The Trump administration’s rhetoric and limited policy changes reignited those efforts, raising fears among immigrant communities and civil rights groups that a new generation of American-born children could be denied citizenship. Legal experts warned that such moves could create a population of stateless individuals and further marginalize immigrant families.
The recent ruling by the 9th Circuit affirms the lower court’s finding that any attempt to strip birthright citizenship through executive action is unconstitutional. The court maintained a nationwide injunction, effectively blocking any federal action that would deny U.S. citizenship to children born on American soil, regardless of their parents’ status.

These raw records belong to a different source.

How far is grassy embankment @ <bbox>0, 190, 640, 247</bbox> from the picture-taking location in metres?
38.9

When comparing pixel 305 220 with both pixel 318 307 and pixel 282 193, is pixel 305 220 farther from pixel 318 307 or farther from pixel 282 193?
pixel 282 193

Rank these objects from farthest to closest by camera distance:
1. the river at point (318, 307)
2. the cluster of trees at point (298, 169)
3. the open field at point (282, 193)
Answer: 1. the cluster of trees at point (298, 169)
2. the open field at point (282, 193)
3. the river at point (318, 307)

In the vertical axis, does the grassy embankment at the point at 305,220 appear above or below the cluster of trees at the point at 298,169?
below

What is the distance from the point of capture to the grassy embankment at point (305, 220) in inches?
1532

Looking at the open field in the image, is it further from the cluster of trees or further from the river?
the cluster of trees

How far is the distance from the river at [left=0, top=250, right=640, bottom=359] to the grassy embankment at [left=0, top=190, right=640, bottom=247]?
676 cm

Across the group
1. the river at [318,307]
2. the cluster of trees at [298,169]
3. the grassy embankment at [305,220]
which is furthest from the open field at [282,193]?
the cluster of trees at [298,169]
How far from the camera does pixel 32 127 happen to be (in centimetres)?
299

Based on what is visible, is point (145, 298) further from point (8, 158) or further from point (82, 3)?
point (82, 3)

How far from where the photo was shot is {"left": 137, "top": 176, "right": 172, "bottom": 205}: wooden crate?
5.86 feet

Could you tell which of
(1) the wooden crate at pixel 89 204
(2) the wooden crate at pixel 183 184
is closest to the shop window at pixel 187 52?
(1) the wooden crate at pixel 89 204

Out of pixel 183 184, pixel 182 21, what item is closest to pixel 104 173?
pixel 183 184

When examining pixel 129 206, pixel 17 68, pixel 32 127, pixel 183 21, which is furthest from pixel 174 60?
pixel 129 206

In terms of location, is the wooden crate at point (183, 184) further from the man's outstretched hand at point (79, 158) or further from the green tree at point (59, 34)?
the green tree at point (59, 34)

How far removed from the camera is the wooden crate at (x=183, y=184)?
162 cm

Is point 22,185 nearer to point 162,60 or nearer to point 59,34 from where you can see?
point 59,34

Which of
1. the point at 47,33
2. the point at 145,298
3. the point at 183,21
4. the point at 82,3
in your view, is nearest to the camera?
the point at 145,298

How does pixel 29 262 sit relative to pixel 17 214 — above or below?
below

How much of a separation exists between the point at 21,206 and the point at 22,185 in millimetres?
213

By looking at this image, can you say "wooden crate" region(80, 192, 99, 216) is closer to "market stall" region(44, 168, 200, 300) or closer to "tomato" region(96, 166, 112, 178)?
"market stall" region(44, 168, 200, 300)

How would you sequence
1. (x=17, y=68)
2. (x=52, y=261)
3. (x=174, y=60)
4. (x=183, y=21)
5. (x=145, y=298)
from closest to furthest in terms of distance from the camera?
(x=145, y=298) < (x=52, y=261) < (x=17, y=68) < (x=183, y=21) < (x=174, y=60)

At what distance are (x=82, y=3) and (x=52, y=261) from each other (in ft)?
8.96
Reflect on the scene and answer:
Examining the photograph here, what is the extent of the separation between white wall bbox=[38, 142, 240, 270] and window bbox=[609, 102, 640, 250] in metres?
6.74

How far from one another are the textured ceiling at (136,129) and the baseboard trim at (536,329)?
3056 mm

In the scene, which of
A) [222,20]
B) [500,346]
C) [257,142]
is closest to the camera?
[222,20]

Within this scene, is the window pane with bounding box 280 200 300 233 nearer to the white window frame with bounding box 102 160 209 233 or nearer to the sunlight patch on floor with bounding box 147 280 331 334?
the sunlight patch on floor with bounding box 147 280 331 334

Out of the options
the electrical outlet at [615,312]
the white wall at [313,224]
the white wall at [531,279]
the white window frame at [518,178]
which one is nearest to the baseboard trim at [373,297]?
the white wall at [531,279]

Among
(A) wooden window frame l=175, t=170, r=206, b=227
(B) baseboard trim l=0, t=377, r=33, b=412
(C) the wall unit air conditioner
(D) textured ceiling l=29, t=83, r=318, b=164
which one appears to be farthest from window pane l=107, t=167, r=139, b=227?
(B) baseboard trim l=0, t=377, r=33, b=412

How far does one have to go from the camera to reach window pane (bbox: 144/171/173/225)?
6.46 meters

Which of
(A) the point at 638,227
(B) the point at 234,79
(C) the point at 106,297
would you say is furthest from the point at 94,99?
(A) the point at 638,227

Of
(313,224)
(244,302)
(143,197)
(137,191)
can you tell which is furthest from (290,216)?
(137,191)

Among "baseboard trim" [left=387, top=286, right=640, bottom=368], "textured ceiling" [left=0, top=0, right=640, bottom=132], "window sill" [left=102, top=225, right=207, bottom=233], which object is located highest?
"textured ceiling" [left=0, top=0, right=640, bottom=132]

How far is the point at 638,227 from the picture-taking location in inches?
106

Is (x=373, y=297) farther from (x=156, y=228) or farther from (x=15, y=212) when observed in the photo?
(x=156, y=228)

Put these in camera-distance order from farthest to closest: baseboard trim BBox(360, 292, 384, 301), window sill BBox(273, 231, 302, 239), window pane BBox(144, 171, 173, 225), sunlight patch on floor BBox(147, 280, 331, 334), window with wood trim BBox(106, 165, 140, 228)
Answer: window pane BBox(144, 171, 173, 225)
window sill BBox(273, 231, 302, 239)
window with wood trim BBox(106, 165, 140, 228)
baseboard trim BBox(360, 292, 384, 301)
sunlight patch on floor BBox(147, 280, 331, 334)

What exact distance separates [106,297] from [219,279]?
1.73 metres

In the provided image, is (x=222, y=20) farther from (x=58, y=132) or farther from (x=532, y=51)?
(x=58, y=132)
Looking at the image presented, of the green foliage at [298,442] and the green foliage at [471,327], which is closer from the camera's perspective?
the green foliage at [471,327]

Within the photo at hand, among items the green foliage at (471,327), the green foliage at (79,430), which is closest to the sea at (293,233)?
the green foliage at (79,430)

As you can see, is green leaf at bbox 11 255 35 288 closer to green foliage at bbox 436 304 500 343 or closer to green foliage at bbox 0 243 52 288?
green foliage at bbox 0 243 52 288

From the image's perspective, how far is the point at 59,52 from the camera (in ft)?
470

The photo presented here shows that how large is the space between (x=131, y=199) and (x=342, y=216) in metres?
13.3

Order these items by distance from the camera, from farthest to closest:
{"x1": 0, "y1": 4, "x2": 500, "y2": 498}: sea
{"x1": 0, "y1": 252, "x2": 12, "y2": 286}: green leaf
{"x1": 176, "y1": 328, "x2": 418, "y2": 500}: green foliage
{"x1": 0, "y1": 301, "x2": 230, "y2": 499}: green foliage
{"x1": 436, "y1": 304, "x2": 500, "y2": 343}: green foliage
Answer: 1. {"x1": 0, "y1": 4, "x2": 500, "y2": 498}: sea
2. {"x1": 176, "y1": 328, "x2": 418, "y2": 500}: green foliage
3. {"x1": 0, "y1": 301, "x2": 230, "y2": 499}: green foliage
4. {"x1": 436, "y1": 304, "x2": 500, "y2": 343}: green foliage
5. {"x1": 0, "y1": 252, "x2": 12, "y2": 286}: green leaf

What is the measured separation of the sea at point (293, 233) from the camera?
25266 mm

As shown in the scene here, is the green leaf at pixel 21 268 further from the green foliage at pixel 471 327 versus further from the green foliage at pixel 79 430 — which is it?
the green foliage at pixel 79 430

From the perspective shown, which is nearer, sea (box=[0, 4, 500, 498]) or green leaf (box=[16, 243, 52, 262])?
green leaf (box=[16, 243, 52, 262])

Raoul’s leadership in the legal challenge underscores his ongoing role in protecting civil and constitutional rights at both the state and national levels. He has been a vocal advocate for immigrant communities and a staunch opponent of policies that attempt to circumvent the Constitution through executive power.
While debates over immigration policy continue to shape the political landscape, the 9th Circuit’s decision marks a significant legal victory for advocates of civil rights and constitutional protections. It also reaffirms a defining American principle—that citizenship by birth is a right, not a privilege, and cannot be erased by the will of a single president.
With this ruling, the courts have once again affirmed that the Constitution, not political rhetoric, governs who is entitled to the rights and privileges of American citizenship.